Continuing with my plan to write up the notes for the ICTS paper and then post them section by section, I am going to make a few observations here on Bangkok and the regions of Thailand.
It is clear that Bangkok has throughout its history (after having been designated the new capital after the destruction of Ayutthaya in 1767) been by a considerable distance been the largest and most significant city in the Kingdom. All principal political, monarchical, religious, cultural and economic institutions have been concentrated in this capital city. It is, in McGee’s influential description, a ‘primate city,’ in the same way that other large cities in Southeast Asia are also primate cities (e.g. Saigon/Ho Chi Minh City, Jakarta, Manila). However, after the era of European colonization inspired processes of modernization and industrialization, existing primate cities were in many countries superseded by colonial headquarters. Colonial headquarters had the benefit of modern methods of administration and market operations aimed at extracting resources from the colony and redistributing them for the purposes of the colonizing power (which is why so many such cities are located in ports) and they quite often supplanted in importance the previous capitals, despite not having the sacral or legitimatizing institutions within them. Hence, the effective capital (e.g. Yangon/Rangoon) becomes distinct from the formal but disempowered old capital and residence of the aristocratic/monarchic elite (e.g. Mandalay). However, according to Evers and Korff, Bangkok was put through this process not by foreign colonists but by its own elites:
“In Siam it was not a foreign elite introducing these changes in the economy and administration which are the characteristics of colonialism, but an indigenous elite.

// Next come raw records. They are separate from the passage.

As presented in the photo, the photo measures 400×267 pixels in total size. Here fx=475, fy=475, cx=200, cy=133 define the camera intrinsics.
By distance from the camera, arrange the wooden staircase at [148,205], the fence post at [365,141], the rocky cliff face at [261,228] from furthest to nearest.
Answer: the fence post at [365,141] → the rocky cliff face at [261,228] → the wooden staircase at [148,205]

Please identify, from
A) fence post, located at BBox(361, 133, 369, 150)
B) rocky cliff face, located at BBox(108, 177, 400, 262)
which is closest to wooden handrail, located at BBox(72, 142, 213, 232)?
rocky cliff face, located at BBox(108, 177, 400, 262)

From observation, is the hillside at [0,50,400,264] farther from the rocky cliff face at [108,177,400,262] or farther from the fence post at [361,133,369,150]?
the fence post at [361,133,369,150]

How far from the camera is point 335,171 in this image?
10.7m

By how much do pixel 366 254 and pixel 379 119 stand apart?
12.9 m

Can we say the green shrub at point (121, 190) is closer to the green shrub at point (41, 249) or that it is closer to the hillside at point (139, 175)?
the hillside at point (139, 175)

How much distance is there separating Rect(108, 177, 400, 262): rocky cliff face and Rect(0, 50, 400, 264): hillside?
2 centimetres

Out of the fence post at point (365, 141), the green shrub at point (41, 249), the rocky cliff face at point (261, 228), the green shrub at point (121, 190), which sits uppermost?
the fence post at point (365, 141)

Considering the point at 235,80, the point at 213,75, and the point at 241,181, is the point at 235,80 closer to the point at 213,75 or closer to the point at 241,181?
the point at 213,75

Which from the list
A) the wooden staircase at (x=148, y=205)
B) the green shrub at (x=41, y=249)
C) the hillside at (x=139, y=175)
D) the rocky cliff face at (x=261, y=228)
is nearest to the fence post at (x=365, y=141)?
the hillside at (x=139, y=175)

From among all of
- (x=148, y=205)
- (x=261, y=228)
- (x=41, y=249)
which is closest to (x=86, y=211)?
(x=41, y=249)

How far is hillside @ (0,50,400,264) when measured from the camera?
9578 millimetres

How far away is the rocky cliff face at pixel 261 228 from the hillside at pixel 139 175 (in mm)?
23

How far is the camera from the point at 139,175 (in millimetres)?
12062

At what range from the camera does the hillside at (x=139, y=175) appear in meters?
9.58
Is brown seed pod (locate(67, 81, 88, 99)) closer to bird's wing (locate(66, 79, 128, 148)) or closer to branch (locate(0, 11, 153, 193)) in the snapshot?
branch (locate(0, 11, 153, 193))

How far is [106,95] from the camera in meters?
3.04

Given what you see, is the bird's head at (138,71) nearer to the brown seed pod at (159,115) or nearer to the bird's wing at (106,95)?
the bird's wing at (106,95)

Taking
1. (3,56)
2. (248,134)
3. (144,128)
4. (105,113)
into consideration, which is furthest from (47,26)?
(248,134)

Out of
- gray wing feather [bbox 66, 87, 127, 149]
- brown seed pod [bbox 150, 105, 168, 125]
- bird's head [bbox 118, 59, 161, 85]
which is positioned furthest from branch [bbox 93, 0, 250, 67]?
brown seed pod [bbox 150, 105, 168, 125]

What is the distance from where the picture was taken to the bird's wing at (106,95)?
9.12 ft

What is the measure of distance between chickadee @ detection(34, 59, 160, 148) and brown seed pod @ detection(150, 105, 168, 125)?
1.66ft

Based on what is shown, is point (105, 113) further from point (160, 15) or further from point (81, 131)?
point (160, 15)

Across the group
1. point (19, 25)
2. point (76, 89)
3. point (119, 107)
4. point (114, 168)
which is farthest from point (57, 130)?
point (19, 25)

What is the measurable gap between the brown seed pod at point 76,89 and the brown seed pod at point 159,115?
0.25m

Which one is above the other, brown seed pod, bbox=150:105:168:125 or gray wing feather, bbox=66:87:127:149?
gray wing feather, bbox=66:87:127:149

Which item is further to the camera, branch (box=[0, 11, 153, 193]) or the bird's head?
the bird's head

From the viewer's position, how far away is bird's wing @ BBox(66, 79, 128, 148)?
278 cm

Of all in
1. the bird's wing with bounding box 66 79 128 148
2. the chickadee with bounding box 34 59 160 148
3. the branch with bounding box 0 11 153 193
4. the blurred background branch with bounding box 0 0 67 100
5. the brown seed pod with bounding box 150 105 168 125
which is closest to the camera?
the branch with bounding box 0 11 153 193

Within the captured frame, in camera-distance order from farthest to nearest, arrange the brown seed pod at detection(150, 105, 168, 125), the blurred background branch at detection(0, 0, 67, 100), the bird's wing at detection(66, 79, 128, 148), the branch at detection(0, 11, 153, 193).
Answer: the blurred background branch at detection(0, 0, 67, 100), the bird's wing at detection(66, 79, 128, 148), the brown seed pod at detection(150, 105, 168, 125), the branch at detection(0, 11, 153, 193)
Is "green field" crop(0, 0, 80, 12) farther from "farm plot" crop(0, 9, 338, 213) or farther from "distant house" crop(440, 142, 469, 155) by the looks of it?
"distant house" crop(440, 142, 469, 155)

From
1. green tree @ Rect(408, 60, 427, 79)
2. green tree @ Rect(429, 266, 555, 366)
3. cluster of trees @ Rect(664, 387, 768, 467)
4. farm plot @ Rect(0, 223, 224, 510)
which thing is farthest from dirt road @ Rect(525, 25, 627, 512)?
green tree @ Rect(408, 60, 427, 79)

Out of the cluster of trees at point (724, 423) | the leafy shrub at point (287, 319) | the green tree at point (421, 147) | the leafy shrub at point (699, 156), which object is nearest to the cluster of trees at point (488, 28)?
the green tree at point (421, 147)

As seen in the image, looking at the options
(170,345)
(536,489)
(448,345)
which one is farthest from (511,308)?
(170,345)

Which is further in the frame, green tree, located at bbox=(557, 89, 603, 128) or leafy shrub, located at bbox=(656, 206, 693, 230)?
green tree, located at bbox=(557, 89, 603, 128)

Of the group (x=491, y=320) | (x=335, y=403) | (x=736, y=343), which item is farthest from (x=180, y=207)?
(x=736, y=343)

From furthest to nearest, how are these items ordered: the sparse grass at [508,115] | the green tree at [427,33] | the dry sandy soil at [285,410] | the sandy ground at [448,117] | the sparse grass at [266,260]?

The reason for embarking on this course was not colonial intervention, but the conditions when the new Siamese state was forming some two hundred years ago, which enforced the development of an outwardly oriented state, integrated into trading relations and instituting the production of goods for use in trade (Evers and Korff, 2000: 33).”
As a result of these processes, they argue, a plantation economy was established in the early C19th and a functioning provincial administration by the end of that century. This has meant that Bangkok has become a ‘sacred city in which traditions were conserved’ and this in turn has had significant impacts on the development of nationalism in Siam and now Thailand. Hence, when in the years following the Second World War new efforts at rapid modernization were being laid, it seemed natural that Bangkok would be central to the economic industrialization of the country. After all, it led the country in every other way and was central to all important developments.
The creation of plans for economic modernization followed the same principles: top-down, issued by the central authorities for the benefit, by and large, of the centre. The National Economic and Social Development Board (NESDB) was formed to develop and implement five year plans, National Economic and Social Development Plans (NESDP) by the means of which industrialization would proceed. When the NESDPs began to consider as an issue of urgency the location of industrial estates, therefore, it was in the vicinity of Bangkok that they would be located.